Brian Garrow
- Country (sports): United States
- Born: April 8, 1968 (age 57) Santa Clara, CA, United States
- Height: 5 ft 8 in (1.73 m)
- Turned pro: 1988
- Retired: 1993
- Plays: Right-handed
- Prize money: US$242,556

Singles
- Career record: 12–27
- Career titles: 0
- Highest ranking: No. 93 (October 28, 1990)

Doubles
- Career record: 40–43
- Career titles: 2
- Highest ranking: No. 42 (August 12, 1991)

= Brian Garrow =

American tennis player

Brian Garrow (born April 8, 1968) is a former professional tennis player from the United States.

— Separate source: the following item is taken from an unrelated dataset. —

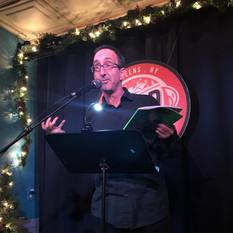 David Rothman reads at Line Break #25 - click to view - mousewheel to zoom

Garrow competed in doubles events from 1988 through 1992, winning two titles and reaching a top ranking of World No. 42 in 1991.

Garrow's top singles ranking was World No. 93, achieved in late October 1990. He captured one challenger tournament, the 1989 Winnetka Challenger, and reached the semi-finals in one Grand Prix event, the 1990 Rio de Janeiro Open. Garrow played on the tour in singles from 1988 through 1991, competing in challenger events.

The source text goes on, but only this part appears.